Data records:

━━━━━━━━

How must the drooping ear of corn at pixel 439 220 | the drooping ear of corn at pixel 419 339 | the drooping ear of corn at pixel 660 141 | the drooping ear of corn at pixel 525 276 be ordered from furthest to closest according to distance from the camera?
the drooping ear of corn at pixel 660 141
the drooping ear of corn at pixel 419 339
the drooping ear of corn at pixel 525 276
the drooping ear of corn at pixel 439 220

━━━━━━━━

Exercise prompt:
Repeat every one of the rows above word for word, with no changes.

Response to this task:
How must the drooping ear of corn at pixel 439 220 | the drooping ear of corn at pixel 419 339 | the drooping ear of corn at pixel 660 141 | the drooping ear of corn at pixel 525 276 be ordered from furthest to closest according to distance from the camera?
the drooping ear of corn at pixel 660 141
the drooping ear of corn at pixel 419 339
the drooping ear of corn at pixel 525 276
the drooping ear of corn at pixel 439 220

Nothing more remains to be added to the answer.